Given task A
Answer these questions using the discussion of depth peeling below:
(i) What limit on transparent layers does the writer give as a weakness of depth peeling?
(ii) What problem was depth peeling mainly invented to handle?
(iii) What kind of renderer would the writer choose for translucency nowadays?

Text shown
>>>

I don't believe depth peeling is a viable technique for a real game and it's not more useful in a deferred renderer than in a forward renderer.
I've never implemented depth peeling myself, but since I read about it for the first time I've never really considered it a good solution for transparency - because of its efficiency issues and limitation of max. N transparent layers.

It's not acceptable for games even on highest end GPUs today. It's probably fine for some demos or other non-real time applications where perfect inter-translucency intersections are critical.

I'd definitely go with traditional forward renderer for translucency nowadays. Also because in a "typical" (thinking about games) scenario you don't have too many translucent surfaces.
Maciej Sawitus
my blog | my games
Quote:Original post by kek_miyu
I don't believe depth peeling is a viable technique for a real game and it's not more useful in a deferred renderer than in a forward renderer.


Well, depth peeling combined with deferred renderer for translucency has same advantage as it has with opaque geometry. You could theoretically light translucent geometry in deferred manner the same way as you light opaque geometry because each transparency layer contains single surface layer (although that would be overkill, hence you'd need separate depth buffer for each transparency layer as well).

But, yeah, depth peeling was mainly invented to handle problem of sorting translucent geometry back to front which can't be solved even if you sort per triangle.
Maciej Sawitus
my blog | my games
Quote:Original post by MickeyMouse
Quote:Original post by kek_miyu
I don't believe depth peeling is a viable technique for a real game and it's not more useful in a deferred renderer than in a forward renderer.


Well, depth peeling combined with deferred renderer for translucency has same advantage as it has with opaque geometry. You could theoretically light translucent geometry in deferred manner the same way as you light opaque geometry because each transparency layer contains single surface layer (although that would be overkill, hence you'd need separate depth buffer for each transparency layer as well).

<<<

Material to process

>>>

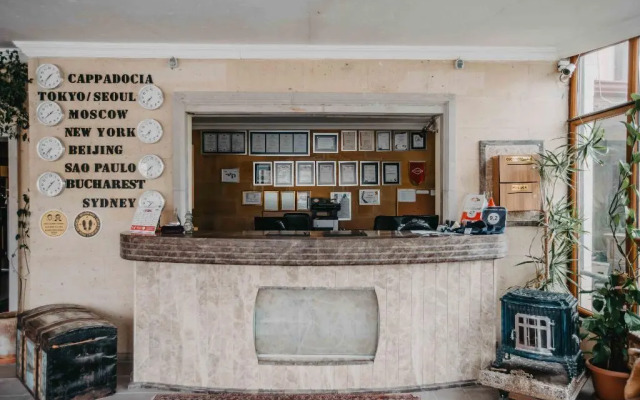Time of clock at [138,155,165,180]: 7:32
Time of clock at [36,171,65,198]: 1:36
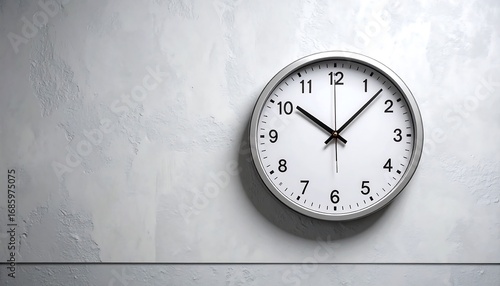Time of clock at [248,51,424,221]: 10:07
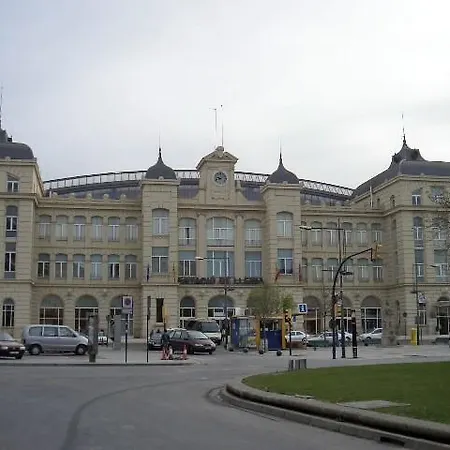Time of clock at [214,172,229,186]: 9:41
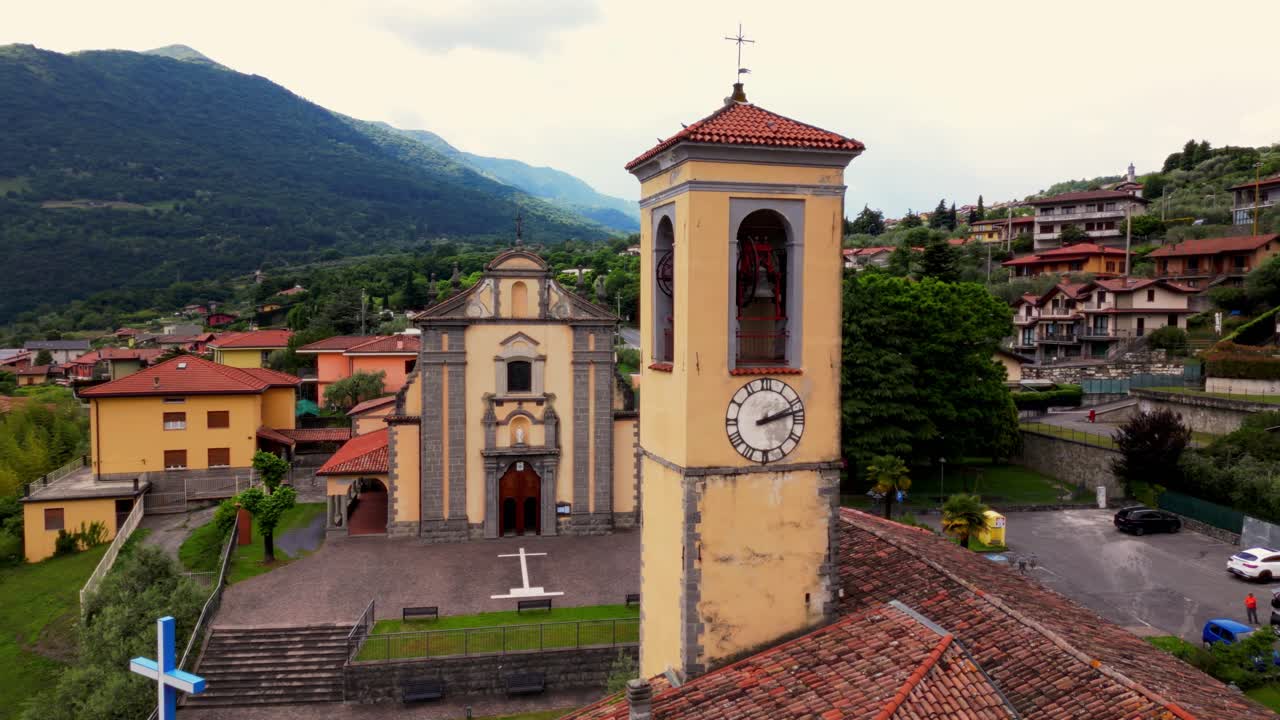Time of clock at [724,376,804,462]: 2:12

<<<

Given task B
Transcribe all five clock-time entries above word for word, leaving out the pictures.

Full output A
(i) A maximum of N transparent layers.
(ii) Sorting translucent geometry back to front.
(iii) A traditional forward renderer.

Full output B
Time of clock at [138,155,165,180]: 7:32
Time of clock at [36,171,65,198]: 1:36
Time of clock at [248,51,424,221]: 10:07
Time of clock at [214,172,229,186]: 9:41
Time of clock at [724,376,804,462]: 2:12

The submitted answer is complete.